● What the exercise asks: Reproduce the lines below verbatim, starting at the first line and stopping after the line that contains "20.0 meters".

○ ○ ○

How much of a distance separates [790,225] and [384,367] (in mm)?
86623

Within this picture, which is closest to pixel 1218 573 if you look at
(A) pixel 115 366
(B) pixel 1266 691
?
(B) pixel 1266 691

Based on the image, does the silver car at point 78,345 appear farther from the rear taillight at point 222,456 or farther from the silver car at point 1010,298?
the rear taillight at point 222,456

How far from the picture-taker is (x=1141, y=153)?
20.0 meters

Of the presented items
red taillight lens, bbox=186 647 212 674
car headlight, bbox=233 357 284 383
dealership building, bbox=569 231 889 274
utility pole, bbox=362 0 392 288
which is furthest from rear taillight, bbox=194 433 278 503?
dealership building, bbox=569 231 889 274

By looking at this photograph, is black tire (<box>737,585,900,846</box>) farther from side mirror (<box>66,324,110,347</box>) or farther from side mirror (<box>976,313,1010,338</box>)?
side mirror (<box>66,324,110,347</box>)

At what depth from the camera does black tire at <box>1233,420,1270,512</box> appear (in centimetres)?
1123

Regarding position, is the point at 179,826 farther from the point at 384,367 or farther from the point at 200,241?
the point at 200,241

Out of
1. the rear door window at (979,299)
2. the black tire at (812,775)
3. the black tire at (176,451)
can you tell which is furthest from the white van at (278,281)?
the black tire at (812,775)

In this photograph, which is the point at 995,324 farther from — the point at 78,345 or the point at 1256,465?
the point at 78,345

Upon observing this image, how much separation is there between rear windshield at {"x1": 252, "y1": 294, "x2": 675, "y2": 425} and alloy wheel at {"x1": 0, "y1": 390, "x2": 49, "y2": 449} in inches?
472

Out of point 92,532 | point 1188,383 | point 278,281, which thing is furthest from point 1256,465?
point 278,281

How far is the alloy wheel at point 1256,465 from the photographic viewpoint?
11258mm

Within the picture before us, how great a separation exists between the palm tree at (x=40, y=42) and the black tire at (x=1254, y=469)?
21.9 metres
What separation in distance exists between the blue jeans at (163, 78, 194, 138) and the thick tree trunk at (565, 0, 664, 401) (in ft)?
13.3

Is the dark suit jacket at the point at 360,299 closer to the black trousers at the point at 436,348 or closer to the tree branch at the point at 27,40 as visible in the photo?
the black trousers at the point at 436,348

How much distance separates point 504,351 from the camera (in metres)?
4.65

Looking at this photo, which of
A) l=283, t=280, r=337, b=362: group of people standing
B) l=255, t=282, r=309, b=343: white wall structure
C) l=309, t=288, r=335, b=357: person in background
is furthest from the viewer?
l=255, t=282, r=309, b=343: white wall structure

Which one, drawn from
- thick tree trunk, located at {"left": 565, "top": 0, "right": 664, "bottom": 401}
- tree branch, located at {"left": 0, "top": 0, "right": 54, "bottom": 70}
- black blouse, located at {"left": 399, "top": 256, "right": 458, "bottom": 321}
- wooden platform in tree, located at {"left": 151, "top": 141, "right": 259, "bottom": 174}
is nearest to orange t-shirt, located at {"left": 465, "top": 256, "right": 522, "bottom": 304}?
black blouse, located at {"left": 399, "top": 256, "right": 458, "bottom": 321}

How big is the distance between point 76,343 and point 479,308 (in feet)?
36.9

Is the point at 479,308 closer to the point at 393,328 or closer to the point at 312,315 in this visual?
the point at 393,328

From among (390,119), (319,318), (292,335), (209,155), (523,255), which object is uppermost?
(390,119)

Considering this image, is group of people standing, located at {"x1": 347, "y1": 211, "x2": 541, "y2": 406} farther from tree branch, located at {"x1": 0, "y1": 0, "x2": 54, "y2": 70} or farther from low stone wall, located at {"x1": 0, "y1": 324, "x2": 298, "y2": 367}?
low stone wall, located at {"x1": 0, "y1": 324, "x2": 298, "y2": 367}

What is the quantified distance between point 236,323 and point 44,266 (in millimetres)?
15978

○ ○ ○

● Solution to this exercise:
How much of a distance separates [790,225] and [384,367] (in mm)?
86623

Within this picture, which is closest to pixel 1218 573 if you look at
(A) pixel 115 366
(B) pixel 1266 691
?
(B) pixel 1266 691

Based on the image, does the silver car at point 78,345 appear farther from the rear taillight at point 222,456 or farther from the silver car at point 1010,298?
the rear taillight at point 222,456

How far from the picture-taker is (x=1141, y=153)?
20.0 meters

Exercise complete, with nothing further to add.